Jupiter head of emerging Europe Elena Shaftan (pictured) says she is more optimistic about the Russian market this year. She has added 7 per cent to Russian equities in the £368m Jupiter Emerging European opportunities fund, moving from a 4 per cent overweight in Russia at the end of last year to an 11 per cent overweight position.
She says: “Since the beginning of the year, our confidence in the Russian market has grown. The economy is accelerating, driven by household consumption and investment, while inflation and unemployment are sharply down.”
Shaftan says risk aversion in global markets has abated this year and valuations are at historically depressed levels with a great deal of pessimism already priced in.
She says: “The lack of appetite for Russia last year was illustrated by the spectacular breakdown of the direct correlation between the Russian equity market and the oil price. While oil increased by 20 per cent, the Russian market actually fell by around the same amount.”
Oil price has historically been correlated with the performance of the Russian stockmarket, as Russia is a big producer and exporter of oil.
Following this shift, Shaftan has been adding to Russian oil pump company HMS in the Jupiter Emerging European opportunities fund.
She says: “Like many smaller companies, it has been ignored by the market in recent months, yet the company enjoys high margins thanks to its dominant position in its home market, where Russia’s idiosyncratic technological standards present powerful barriers to entry.”
Shaftan says once risk appetite normalises, this is exactly the kind of highquality small-cap growth stock that investors are likely to favour.
She adds: “With the company trading on a price to earnings multiple of five times with a 4.5 per cent dividend yield, the potential for a re-rating is significant.”

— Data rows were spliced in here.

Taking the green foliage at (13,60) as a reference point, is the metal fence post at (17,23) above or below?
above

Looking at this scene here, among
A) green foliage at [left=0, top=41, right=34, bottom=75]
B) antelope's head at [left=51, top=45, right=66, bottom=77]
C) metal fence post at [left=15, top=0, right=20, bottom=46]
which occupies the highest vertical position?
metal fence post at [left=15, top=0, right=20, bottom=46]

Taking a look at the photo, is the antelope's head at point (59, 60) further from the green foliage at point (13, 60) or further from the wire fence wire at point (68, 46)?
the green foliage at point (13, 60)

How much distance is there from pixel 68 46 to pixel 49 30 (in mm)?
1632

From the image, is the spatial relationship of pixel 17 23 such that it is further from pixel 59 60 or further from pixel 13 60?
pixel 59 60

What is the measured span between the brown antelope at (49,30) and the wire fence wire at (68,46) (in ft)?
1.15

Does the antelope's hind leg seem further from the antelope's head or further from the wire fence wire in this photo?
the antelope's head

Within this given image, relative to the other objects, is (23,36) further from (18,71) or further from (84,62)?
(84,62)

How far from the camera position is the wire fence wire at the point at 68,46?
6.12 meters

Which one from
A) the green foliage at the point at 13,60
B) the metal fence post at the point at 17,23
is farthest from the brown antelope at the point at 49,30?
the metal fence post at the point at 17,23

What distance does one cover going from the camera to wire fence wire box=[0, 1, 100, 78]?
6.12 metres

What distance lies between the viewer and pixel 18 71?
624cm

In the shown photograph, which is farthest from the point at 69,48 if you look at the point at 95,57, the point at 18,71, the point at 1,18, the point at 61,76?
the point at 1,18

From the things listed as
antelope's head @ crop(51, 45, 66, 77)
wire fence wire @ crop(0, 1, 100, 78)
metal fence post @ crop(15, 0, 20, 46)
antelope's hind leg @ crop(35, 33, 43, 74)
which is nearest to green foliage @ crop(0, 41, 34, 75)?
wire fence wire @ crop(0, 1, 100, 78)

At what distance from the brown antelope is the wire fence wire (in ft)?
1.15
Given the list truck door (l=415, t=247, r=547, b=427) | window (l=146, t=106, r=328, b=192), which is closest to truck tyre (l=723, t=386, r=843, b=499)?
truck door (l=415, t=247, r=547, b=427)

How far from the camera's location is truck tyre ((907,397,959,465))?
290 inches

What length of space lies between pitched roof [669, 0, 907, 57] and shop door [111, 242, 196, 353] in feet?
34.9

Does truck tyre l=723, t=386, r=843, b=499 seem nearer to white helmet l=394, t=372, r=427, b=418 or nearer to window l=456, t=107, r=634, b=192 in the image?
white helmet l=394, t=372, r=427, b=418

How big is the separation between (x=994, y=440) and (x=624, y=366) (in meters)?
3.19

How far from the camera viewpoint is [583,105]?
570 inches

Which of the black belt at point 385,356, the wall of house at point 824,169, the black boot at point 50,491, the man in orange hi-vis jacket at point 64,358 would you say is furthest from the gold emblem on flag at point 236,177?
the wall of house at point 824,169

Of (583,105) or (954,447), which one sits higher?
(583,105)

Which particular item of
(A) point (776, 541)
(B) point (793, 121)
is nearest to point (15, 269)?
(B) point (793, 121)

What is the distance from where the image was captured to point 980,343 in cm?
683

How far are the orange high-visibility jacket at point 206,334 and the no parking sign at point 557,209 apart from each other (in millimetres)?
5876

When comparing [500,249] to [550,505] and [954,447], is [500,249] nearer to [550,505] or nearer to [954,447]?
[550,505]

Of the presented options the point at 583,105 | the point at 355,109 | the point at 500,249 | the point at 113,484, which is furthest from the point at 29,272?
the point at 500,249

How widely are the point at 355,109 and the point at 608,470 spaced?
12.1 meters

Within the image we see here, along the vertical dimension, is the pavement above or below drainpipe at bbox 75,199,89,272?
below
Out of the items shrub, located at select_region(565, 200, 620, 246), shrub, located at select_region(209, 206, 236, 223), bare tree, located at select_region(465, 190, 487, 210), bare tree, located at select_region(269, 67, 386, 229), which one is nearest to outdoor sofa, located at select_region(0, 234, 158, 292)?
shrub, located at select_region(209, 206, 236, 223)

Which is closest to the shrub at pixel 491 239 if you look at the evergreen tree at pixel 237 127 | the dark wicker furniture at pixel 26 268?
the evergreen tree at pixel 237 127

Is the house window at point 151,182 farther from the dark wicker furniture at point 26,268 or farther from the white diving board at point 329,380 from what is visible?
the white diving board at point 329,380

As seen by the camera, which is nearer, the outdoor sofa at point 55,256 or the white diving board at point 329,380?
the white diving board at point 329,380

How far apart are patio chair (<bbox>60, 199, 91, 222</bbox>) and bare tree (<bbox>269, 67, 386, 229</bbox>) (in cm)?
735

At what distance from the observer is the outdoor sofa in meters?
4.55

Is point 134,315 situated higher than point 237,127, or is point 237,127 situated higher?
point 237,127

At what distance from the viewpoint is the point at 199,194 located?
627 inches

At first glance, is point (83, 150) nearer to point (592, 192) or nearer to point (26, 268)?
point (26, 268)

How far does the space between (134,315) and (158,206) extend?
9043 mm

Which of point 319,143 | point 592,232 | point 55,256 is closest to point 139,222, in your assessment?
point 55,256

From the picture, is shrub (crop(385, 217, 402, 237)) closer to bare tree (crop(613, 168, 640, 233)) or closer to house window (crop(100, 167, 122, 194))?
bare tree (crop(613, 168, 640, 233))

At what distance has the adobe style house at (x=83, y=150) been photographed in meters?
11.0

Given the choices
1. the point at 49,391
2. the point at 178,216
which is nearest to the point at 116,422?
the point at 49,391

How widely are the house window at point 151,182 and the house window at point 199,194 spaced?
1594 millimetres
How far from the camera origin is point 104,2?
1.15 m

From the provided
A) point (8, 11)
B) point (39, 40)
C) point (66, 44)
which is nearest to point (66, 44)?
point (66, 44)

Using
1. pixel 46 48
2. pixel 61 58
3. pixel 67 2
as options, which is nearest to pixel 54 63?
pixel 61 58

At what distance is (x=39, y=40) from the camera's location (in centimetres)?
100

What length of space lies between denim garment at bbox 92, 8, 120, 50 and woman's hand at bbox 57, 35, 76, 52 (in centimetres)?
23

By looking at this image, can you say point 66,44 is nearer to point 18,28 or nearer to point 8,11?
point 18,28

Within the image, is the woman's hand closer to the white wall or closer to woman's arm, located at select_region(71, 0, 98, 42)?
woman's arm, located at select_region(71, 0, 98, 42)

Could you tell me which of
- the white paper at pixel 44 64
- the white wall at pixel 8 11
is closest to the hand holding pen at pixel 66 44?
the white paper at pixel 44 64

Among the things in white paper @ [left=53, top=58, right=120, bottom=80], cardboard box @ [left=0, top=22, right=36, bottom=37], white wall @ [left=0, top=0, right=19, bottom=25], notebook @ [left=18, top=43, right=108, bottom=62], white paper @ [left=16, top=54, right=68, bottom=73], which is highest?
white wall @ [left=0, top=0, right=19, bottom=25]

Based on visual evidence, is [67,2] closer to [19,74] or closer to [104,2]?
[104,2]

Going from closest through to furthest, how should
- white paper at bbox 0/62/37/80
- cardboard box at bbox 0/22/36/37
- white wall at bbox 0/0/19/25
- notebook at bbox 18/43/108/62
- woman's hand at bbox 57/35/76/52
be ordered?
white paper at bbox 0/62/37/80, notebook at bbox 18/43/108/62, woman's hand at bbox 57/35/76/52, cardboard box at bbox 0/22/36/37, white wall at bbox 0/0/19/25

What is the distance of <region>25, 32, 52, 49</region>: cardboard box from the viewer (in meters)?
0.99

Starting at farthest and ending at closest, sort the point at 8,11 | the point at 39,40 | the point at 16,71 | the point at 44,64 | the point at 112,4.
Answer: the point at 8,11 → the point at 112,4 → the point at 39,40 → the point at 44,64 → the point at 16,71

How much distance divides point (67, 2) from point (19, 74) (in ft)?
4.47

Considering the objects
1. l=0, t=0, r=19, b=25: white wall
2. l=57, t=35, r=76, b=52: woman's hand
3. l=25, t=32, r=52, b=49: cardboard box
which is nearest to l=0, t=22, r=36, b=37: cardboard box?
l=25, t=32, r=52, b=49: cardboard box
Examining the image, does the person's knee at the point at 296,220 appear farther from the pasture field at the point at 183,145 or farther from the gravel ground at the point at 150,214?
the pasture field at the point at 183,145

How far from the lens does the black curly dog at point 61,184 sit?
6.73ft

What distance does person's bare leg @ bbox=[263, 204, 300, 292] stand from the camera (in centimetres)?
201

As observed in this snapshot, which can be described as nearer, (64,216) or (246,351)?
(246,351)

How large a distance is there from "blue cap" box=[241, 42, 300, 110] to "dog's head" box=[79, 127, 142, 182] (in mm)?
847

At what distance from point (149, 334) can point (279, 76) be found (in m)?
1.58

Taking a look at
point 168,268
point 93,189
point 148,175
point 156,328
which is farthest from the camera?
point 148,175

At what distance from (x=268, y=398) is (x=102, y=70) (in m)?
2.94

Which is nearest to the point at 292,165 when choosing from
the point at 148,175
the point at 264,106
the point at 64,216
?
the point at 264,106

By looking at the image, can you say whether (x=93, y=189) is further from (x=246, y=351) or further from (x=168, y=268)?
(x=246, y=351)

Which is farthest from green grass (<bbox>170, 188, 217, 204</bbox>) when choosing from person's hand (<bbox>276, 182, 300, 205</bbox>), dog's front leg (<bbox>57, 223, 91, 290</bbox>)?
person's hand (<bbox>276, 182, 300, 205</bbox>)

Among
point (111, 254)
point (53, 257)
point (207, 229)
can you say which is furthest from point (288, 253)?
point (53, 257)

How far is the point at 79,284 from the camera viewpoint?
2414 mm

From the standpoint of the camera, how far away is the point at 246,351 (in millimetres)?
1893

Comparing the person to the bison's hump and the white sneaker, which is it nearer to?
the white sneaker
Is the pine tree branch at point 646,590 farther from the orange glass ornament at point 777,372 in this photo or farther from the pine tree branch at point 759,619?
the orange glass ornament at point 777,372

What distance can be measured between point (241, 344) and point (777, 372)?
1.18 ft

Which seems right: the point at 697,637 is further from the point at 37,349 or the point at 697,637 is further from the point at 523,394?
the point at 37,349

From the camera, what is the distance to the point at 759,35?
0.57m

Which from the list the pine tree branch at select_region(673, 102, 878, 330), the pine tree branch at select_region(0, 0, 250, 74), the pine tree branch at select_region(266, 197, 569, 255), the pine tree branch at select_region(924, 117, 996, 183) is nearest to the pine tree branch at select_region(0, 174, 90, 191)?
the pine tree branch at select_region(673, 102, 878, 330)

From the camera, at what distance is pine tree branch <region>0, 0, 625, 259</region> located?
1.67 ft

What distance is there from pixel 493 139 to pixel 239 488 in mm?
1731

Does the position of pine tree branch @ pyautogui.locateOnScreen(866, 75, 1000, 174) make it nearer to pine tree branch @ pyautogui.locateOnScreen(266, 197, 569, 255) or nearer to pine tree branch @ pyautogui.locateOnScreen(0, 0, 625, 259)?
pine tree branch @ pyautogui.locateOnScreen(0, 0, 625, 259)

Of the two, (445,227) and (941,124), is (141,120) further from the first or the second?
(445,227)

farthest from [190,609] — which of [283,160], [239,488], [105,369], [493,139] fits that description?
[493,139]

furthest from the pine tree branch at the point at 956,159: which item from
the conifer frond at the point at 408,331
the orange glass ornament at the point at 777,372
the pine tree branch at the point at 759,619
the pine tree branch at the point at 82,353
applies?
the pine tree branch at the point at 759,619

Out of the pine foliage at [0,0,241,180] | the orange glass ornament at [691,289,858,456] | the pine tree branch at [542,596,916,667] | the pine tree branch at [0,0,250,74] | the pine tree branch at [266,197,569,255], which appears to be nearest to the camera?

Aberdeen Asset Management emerging market fund manager Viktor Szabo says Russia has been relying too heavily on ever increasing commodity prices. He says: “The government has depended on this characteristic for too long to dictate fiscal policy and any reversal of this trend would have severe repercussions for the country’s growth prospects.”
He adds that the upturn in Russian equities is not sustainable, as Russia is still facing political instability.
He says: “While Putin and his followers are celebrating the start of his new presidential term, the voices claiming political fraud are being heard loudly and protests challenging the authority of his leadership continue. If political uncertainty spreads throughout the middle classes then we are likely to see further volatility in the stock-market which could be played out over months rather than weeks.”
Rowan Dartington head of collectives Tim Cockerill agrees that reinvestment is an issue for companies in Russia. Cockerill says the government can influence where some companies invest profit, such as oil companies, which may not always be in the interest of shareholders.
He adds: “In terms of companies to invest in, quality of management is key, alongside with being wary of cross business holdings, where directors take money out of one company to fund another.”
He concludes that Russia funds are suitable for the highest-risk investor, as are Emerging Europe funds which are usually heavily weighted towards Russia.
Bestinvest senior investment adviser Adrian Lowcock says: “If investors are looking to specifically increase their Russian exposure, then we prefer Emerging European over pure Russian funds. This allows investors to access Russia but also the fund manager can decide when and how to alter their exposure to the region and is not restricted to investing in just one country.”
Lowcock also points out that Emerging European funds are currently dominated by Russia exposure, so Bestinvest would recommend this approach as secondary to a core global emerging markets fund.